Interviews:

Atwood,
Jim

Bundy,
McGeorge

Garthoff,
Raymond

Heym,
Stefan

Hosseni,
Margit

McNamara,
Robert

Rostow,
Walt



     
   

INTERVIEW WITH JIM ATWOOD-17.7.96

INTERVIEWER: This interview with Colonel Jim Atwood and it's on the seventeenth of July 1996 in Berlin and the roll is 10272. Mr. Atwood, just at the beginning, I would like you to describe the atmosphere in Berlin in August 1961 and also to kind of give us a bit of an impression of how much people actually knew what was going on and what was going to happen.

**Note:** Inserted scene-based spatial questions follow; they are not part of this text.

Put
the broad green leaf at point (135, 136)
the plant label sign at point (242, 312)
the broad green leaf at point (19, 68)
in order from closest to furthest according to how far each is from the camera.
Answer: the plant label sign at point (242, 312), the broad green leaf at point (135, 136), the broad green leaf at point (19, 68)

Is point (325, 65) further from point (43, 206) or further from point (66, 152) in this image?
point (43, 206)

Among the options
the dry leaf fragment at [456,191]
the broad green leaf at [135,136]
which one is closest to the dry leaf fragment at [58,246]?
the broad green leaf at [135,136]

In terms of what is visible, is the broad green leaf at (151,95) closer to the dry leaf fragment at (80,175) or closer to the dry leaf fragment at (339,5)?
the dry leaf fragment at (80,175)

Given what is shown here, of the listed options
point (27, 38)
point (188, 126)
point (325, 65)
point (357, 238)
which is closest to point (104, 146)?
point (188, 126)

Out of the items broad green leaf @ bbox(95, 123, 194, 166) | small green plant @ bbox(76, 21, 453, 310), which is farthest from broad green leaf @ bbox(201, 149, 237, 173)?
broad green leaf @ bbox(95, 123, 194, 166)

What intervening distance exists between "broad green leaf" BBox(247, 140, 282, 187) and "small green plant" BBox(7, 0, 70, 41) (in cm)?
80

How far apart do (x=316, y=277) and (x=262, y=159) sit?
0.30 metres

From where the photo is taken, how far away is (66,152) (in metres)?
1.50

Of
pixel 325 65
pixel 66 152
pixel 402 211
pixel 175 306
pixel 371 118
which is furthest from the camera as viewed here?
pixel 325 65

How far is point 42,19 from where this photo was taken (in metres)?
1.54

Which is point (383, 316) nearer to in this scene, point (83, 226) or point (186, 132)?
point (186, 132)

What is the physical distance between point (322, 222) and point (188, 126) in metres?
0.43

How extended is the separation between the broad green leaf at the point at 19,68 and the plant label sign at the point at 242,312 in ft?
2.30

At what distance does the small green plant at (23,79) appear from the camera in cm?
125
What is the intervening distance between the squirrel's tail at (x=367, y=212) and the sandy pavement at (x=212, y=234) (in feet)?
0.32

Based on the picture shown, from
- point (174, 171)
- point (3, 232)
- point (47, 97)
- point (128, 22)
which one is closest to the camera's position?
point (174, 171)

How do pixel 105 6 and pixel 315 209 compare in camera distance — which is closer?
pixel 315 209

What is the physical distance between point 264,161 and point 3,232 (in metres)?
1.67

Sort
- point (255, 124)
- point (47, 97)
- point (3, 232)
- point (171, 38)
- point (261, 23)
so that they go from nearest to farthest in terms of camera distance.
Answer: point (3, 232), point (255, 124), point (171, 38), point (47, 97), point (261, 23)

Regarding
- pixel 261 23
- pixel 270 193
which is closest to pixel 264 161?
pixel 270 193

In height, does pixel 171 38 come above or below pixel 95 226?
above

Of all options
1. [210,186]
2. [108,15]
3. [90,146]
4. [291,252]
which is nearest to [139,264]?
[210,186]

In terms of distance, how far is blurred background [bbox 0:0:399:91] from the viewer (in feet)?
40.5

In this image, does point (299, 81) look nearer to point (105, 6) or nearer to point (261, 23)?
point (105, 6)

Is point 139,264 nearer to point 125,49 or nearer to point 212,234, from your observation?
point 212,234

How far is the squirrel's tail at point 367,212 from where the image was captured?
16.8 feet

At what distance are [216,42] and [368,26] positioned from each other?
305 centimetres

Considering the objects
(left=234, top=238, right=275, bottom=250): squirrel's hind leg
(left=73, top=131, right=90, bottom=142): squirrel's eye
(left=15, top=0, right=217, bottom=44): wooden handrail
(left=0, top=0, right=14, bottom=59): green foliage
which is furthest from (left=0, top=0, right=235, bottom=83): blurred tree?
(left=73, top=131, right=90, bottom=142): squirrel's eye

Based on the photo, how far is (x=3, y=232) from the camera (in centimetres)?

JIM ATWOOD: Berlin in 1961 was a fantastic place to be from the standpoint of a career military officer, in that the, as people frequently say, the sidewalks were vibrating and in Berlin it was a rather tense situation in that at the time, the refugees were coming through the wall at a rate of five thousand, seven thousand, building up to as high as twelve to thirteen thousand a day, processing through the Marienfelder Refugee Centre. And it was a rather disconcerting period, in that one felt total sympathy with these people, who were making every attempt possible to come through the processing centre and you mentioned - let me back off - you said in August '61 the period of activity military-wise was every day increasing, it was like... it was building to a crescendo. And when the wall went up in Berlin on thirteen August of '61, we had absolutely no idea that a wall would go up and of course it didn't start as a wall in 1961 in the thirteenth of August. It began as a strand of barbed wire and it later became a daily a stronger fortification more difficult to penetrate. But the peak of activity with the allied military in Berlin was tense, it was electrifying, we felt that certainly something was going to happen, that the DDR regime would respond in some way to stem this flow of refugees, because they were losing their young men, they were losing their draft age soldiers, they were losing their technicians, their doctors, and it was a mass exodus out of the East. The facilities were very strained in Marienfelder. The processing was such that they were coming in such droves that it was like the people in the East anticipated that perhaps something was going to happen and it became a pace that was almost incomprehensible to believe that so many people were leaving. But it became a period of a looming crisis, yet no one knew what the crisis would be or when it would come.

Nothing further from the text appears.